“Ma lo sentite quanto è ragionevole dubitare che sia stato Alberto Stasi a uccidere Chiara Poggi?”. È questa la domanda che si pone Stefano Vitelli, il giudice che nel 2009 giudicò Alberto Stasi non colpevole per l’omicidio di Chiara Poggi, in una lunga intervista a “Lo Stato delle Cose”. Nel corso della trasmissione, in onda su Rai 3 lo scorso 1 dicembre, Vitelli spiega i motivi che lo portarono ad assolvere l’allora fidanzato della vittima, che sarebbe poi stato condannato nel 2015 con sentenza passata in giudicato. A distanza di oltre 17 anni dall’omicidio, il giudice ripercorre la storia giudiziaria del caso, che ora è stato riaperto dalla Procura di Pavia con le nuove indagini su Andrea Sempio, l’amico del fratello della vittima che secondo gli investigatori si sarebbe trovato a casa di Chiara quel 13 agosto 2007.

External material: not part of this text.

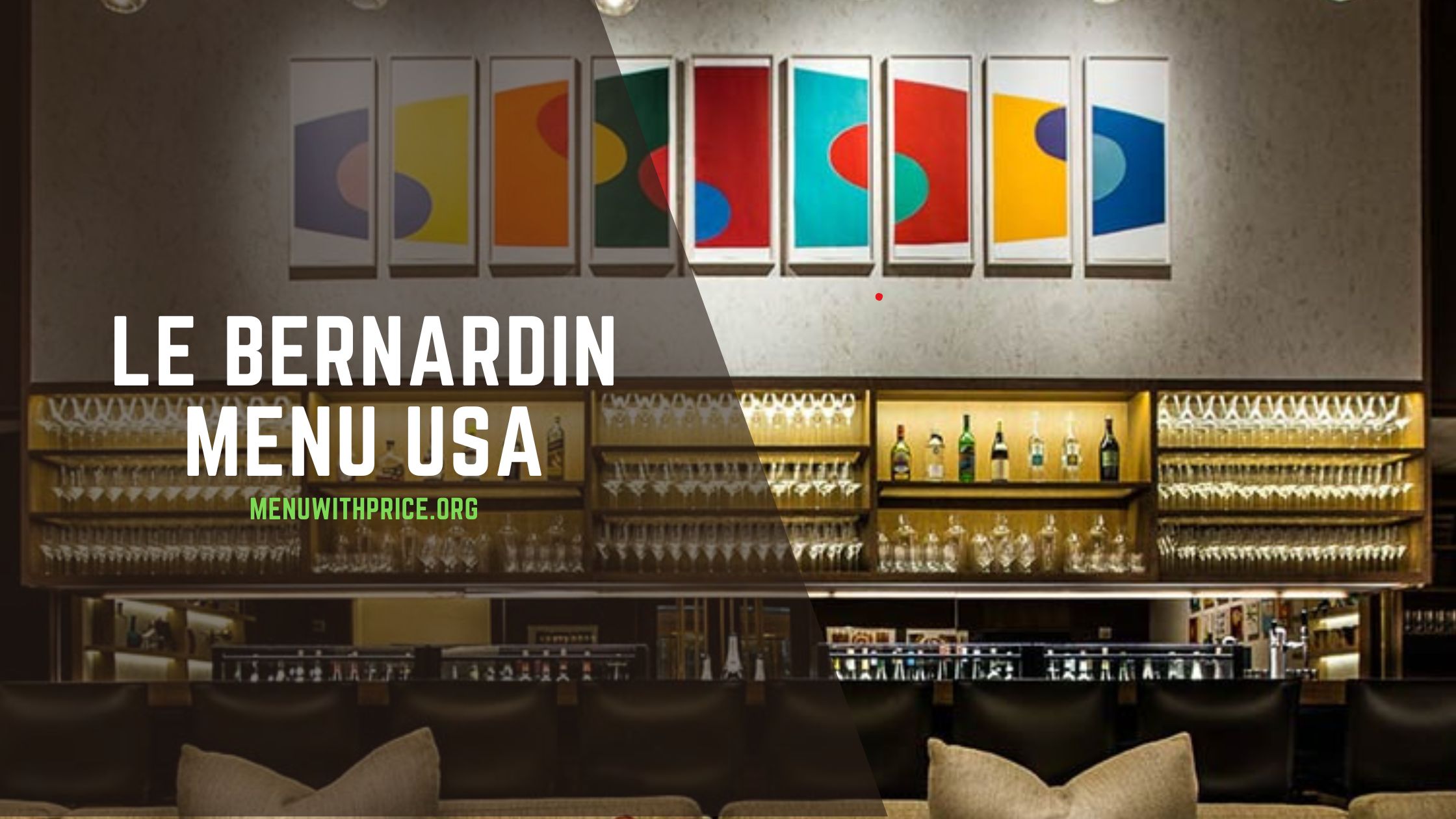 LE BERNARDIN MENU USA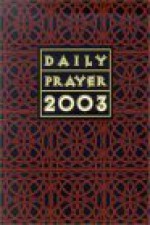 Daily Prayer: A Book of Prayer, Psalms, Sacred Reading and Reflection in Tune with the Seasons, Feasts and Ordinary Days of the Year - Bryan M. Cones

“Ho assolto Alberto Stasi perché le criticità erano molte e l’approfondimento che abbiamo fatto in primo grado le ha evidenziate – rivela il giudice -. Quanto all’alibi informatico, è stato provato che Stasi fosse a casa sua tra le 9.35 e le 12.20. Rimaneva quindi una finestra temporale più probabile di soli 23 minuti, che sono piuttosto pochi”. A fronte di queste considerazioni ed altre verità giudiziarie emerse durante il processo, per il giudice la risposta poteva essere soltanto l’assoluzione: “Abbiamo una serie di elementi che non portano oltre ogni ragionevole dubbio ad affermare che fosse stato davvero Alberto Stasi ad uccidere Chiara Poggi. E quando ti trovi di fronte a un’obiettiva incertezza hai il dovere morale di assolvere per non correre il rischio di mettere in galera un innocente. Meglio un colpevole fuori che un innocente dentro”, ribadisce.